Verifications.io
- Type: Private
- Industry: Email marketing
- Defunct: March 25, 2019
- Fate: Data breach
- Headquarters: Tallinn, Estonia (listed) Boca Raton, Florida (alleged)
- Area served: Worldwide

= Verifications.io =

Email marketing company, defunct 2019

Verifications.io is a defunct email-focused technology firm whose primary practice was to validate email addresses for email marketing platforms. The company's platform allowed for email marketing firms to submit lists to the company, which would verify the lists for valid email addresses.

The verifications.io data leak was reported by several news sources as being the largest data leak of U.S. citizens' personally identifiable information and data in recorded history. The total records within the company's largest single data release was 809 million records, 763 million of which were unique, though the total number of records which were exposed in three additional database leaks from the company would total to over 2 billion records breached.

In 2019, security researchers Vinny Troia and Bob Diachenko discovered the data from Verifications.io on a public MongoDB server which was set up without authentication.

== Operations and company history ==
Verifications.io offered its clients services which could verify if emails were bounced, or were otherwise inactive, thereby helping email marketers send emails to actual users rather than random email addresses. The firm achieves its verifications by internal servers, which are matched with client records uploaded to the service for their verification. The firm verifies each email by sending a message to each address; if the message does not bounce, the firm considers it verified. Bounced emails are stored on a list which the firm can refer to in the event the same email is presented again.

Verifications.io officially claims to be an Estonian company based out of Tallinn, though many press filings released from and about the company suggested that it was based out of Boca Raton, Florida.

== Data leak ==

The verifications.io data breach was discovered by security researchers Vinny Troia and Bob Diachenko in 2019.
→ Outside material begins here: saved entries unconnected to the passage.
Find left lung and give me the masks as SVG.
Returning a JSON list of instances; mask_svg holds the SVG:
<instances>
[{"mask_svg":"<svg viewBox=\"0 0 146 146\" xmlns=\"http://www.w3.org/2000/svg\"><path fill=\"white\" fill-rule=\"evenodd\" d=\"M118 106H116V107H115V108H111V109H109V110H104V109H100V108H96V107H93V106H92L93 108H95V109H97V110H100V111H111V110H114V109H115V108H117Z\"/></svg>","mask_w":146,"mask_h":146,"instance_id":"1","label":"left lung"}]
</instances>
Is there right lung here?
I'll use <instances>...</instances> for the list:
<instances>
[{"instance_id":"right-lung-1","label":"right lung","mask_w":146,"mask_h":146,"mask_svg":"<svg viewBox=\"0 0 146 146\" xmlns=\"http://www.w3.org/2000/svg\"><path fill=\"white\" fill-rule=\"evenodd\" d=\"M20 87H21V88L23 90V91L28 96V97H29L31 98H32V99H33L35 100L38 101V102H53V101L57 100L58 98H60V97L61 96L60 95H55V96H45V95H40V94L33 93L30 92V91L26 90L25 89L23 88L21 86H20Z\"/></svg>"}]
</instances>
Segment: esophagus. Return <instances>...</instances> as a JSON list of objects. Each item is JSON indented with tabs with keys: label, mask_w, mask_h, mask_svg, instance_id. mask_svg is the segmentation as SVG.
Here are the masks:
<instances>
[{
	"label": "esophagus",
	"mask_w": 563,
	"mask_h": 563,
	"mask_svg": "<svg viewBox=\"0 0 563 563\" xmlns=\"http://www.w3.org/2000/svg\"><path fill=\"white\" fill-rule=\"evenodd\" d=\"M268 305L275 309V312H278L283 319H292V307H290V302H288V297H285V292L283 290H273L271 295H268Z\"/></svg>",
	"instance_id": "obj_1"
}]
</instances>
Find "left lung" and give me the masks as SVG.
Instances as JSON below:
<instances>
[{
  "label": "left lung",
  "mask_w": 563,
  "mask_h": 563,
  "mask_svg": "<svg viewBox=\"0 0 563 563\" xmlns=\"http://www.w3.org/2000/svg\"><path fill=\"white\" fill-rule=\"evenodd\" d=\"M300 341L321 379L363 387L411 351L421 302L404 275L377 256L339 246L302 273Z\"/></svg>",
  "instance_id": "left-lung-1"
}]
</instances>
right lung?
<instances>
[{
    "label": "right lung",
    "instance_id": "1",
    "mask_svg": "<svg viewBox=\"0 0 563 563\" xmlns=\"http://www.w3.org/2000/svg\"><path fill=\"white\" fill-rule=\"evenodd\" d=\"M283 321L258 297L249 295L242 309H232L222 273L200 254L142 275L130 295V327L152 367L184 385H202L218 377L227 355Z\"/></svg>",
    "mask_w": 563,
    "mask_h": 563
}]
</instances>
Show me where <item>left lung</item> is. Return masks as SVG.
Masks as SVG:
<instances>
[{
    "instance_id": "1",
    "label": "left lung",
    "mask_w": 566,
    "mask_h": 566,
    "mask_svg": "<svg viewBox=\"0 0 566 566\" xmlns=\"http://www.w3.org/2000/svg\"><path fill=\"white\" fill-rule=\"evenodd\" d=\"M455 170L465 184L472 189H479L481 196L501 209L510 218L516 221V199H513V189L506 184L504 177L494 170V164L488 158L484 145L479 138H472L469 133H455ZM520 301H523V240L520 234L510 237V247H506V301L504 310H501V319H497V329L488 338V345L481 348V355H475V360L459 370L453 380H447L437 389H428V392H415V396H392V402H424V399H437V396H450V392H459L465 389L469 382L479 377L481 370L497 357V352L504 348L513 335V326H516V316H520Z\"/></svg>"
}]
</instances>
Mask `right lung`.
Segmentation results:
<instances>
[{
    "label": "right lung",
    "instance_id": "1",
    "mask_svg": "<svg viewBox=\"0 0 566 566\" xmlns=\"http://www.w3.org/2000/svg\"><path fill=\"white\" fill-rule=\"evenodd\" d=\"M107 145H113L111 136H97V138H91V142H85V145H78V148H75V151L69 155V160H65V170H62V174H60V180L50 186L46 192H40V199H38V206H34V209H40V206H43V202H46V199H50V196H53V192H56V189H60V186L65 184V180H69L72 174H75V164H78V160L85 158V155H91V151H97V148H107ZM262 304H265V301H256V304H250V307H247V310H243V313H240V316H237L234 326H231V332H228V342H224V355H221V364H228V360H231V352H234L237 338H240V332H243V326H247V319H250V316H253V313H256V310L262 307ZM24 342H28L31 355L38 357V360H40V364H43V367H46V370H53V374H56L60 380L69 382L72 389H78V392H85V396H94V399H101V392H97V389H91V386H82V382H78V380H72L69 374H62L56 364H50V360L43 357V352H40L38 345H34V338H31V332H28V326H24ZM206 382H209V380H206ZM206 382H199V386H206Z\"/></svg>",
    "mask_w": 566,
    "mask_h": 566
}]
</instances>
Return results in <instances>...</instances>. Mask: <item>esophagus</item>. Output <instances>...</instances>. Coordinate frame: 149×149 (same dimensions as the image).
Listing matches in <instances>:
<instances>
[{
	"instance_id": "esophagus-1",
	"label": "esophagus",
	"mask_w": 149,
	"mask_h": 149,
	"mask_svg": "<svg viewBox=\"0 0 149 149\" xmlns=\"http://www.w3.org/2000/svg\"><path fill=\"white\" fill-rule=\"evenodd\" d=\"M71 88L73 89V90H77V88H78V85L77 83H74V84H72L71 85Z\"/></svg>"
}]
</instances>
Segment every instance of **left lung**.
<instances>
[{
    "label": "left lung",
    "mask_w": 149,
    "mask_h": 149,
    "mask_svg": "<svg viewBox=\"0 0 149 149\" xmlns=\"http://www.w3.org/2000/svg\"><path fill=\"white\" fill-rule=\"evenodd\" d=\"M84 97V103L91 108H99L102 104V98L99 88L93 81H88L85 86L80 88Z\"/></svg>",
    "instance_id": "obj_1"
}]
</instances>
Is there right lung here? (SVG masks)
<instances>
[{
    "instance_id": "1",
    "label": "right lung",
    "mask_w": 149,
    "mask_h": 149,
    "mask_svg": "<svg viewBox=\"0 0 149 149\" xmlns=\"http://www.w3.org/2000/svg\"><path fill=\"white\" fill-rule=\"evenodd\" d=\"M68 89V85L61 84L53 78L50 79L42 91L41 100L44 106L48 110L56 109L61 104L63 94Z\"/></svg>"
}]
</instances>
The first Verifications.io data breach ultimately led to 763 million unique records being exposed to the web, with the vast majority of records containing personally identifiable information (PII) and marketing data on U.S. citizens.

The breakdown of the records was 798,171,891 email records; 4,150,600 phone records, and 6,217,358 business lead records with each record including, at a minimum, zip code, a physical address, IP address, name, date of birth, gender and other marketing information.

The data leak was attributed to an unsecured MongoDB server that was left unprotected, allowing anybody to access the information with the correct link.

Troy Hunt, the founder of Have I Been Pwned?, has predicted that approximately 35 percent of all records is new to the Have I Been Pwned? database; as of the leak, the Verifications.io breach is the second largest breach added to Have I Been Pwned? after Hunt's own Collection No. 1. Many cybersecurity companies showed immediate concern that the data released in the breach could be used for social engineering attacks. Daniel Markuson, the blog editor for the online privacy firm NordVPN, raised concerns that 1 in 9 people in the world could be the targets of a social engineering campaign. McAfee additionally highlighted the databases' possibility to foster social engineering attacks against those whose information was exposed in the database.

The UK security firm DynaRisk however stated that Verifications.io was also linked to three other MongoDB data breaches. All four data breaches combined would total the number of records exposed to over 2 billion. DynaRisk further stated that the three other data breaches contained much more sensitive information, such as interest rates, mortgage amounts, Instagram and LinkedIn profiles linked to leaked emails, and credit scores. Cybersecurity professional Bob Diachenko stated that while not every single record contained all the mentioned types of information, a large number of them were "very detailed".

=== Response from the company ===
Diachenko emailed the company about the data breach, which responded by stating it was taking "appropriate measures" to correct the breach. By March 4, 2019, the website for the company was taken down. By March 15, MediaPost reported that Verifications.io was out of business.